If two physical quantites P and Q are related as P = kQⁿ, where K and n are unknown. we can reduce the expression to linear by
a.
taking exponential of both sides
b.
taking logarithm of both side
c.
diffrentiate both sides
d.
integrate both side
b. taking logarithm of both side
The correct answer is b. taking logarithm of both sides.
In order to reduce the expression to linear form, we can take the logarithm of both sides of the equation. This is because if we take the logarithm of P=kQ^n, we get log(P) = log(kQ^n).
Using logarithmic rules, we can simplify this expression further. The logarithm of a product is equal to the sum of the logarithms of the individual numbers, and the logarithm of a power is equal to that power times the logarithm of the number. Applying these rules, we get: log(P) = log(k) + log(Q^n).
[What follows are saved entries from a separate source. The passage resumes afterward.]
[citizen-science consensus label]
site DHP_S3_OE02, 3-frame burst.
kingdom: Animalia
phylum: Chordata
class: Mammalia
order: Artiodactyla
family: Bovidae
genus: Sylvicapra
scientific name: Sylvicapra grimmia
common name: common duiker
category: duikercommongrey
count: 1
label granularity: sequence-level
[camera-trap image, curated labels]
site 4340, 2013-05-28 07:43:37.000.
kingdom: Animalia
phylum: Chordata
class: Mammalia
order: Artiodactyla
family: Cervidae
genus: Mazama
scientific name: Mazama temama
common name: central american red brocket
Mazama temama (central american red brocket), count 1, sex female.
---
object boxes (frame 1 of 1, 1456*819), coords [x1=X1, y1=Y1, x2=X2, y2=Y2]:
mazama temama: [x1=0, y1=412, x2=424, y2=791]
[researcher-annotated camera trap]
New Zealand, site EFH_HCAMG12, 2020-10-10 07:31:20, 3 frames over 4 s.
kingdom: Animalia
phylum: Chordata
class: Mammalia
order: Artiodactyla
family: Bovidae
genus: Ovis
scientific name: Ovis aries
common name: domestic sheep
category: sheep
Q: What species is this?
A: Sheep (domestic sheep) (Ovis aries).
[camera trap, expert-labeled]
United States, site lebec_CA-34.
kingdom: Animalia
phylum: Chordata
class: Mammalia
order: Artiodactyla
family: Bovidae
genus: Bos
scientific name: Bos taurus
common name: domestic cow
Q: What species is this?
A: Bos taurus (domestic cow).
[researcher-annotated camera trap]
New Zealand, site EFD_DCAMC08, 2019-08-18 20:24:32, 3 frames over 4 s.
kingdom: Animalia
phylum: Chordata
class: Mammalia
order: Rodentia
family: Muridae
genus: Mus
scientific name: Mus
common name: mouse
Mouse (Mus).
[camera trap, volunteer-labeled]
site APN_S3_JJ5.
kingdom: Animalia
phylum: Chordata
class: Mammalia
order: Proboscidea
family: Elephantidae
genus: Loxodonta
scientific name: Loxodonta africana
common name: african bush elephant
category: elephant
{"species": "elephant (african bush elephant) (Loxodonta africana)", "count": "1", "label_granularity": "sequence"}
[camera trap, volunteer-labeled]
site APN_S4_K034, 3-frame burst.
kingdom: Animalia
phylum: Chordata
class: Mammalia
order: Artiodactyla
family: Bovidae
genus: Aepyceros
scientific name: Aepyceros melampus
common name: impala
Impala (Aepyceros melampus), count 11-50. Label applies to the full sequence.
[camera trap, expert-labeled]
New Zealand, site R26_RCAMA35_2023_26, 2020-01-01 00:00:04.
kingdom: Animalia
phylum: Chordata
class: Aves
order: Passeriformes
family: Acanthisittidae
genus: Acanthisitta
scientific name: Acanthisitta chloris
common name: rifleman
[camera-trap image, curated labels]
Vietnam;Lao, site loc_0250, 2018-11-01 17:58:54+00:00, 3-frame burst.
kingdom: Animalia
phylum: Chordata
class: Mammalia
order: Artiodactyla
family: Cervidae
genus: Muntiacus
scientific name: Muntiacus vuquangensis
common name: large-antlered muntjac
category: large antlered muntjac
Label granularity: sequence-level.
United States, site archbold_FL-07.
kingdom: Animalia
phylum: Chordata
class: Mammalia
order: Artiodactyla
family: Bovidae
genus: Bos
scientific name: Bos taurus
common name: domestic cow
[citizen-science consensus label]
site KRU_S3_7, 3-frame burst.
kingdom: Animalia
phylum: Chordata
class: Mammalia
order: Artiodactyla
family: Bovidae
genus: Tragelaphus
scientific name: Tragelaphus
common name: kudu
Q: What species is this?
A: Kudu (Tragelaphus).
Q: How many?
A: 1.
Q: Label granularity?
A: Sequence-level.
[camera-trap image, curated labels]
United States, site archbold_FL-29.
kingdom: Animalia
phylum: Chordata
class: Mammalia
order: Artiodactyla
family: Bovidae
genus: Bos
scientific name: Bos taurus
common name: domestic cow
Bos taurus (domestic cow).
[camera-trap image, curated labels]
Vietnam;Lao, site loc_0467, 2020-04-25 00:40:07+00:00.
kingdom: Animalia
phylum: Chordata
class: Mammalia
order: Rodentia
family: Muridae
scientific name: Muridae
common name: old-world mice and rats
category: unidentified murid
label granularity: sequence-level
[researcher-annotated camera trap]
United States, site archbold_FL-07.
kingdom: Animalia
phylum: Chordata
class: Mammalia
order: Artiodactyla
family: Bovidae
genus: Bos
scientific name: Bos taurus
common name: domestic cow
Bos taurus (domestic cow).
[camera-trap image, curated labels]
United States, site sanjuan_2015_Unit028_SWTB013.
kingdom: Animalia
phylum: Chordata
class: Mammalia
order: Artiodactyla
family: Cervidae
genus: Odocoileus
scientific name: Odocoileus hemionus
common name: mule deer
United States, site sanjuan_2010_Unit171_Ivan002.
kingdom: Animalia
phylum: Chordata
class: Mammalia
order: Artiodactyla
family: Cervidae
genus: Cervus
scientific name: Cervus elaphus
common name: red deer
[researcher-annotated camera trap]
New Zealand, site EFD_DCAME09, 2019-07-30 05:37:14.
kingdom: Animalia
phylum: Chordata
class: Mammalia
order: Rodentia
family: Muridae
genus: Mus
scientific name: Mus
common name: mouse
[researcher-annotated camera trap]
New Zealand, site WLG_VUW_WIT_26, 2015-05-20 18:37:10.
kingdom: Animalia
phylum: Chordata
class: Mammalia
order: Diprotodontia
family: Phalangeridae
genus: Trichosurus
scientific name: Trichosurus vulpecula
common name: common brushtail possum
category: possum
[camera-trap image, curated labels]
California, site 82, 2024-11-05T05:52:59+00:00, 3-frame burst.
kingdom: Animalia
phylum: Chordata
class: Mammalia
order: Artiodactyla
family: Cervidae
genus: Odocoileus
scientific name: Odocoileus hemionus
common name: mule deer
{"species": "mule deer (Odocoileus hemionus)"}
Using another logarithmic rule, we can bring the power n down as a coefficient: log(P) = log(k) + n*log(Q).
Now, the equation is in linear form, where log(P) is the dependent variable and log(Q) is the independent variable. The coefficient n represents the slope of the linear function, and log(k) is the y-intercept.
By taking the logarithm of both sides, we have converted the equation into a linear form, allowing us to analyze the relationship between P and Q more easily.
To reduce the expression P = kQⁿ to a linear form, we need to remove the exponent (ⁿ) by taking logarithm of both sides. Therefore, the correct option is b. taking logarithm of both sides.
By taking the logarithm of both sides, we can use logarithmic rules to eliminate the exponent and make the equation linear. Taking the natural logarithm (ln) of both sides gives:
ln(P) = ln(kQⁿ)
Then, we can use the logarithmic property ln(a^b) = b ln(a) to simplify as:
ln(P) = ln(k) + n ln(Q)
Now, we have reduced the expression to a linear form with ln(P) on the left side and ln(Q) on the right side. This allows us to apply linear regression techniques to determine the values of k and n by plotting ln(Q) versus ln(P) and finding the slope and intercept of the resulting line.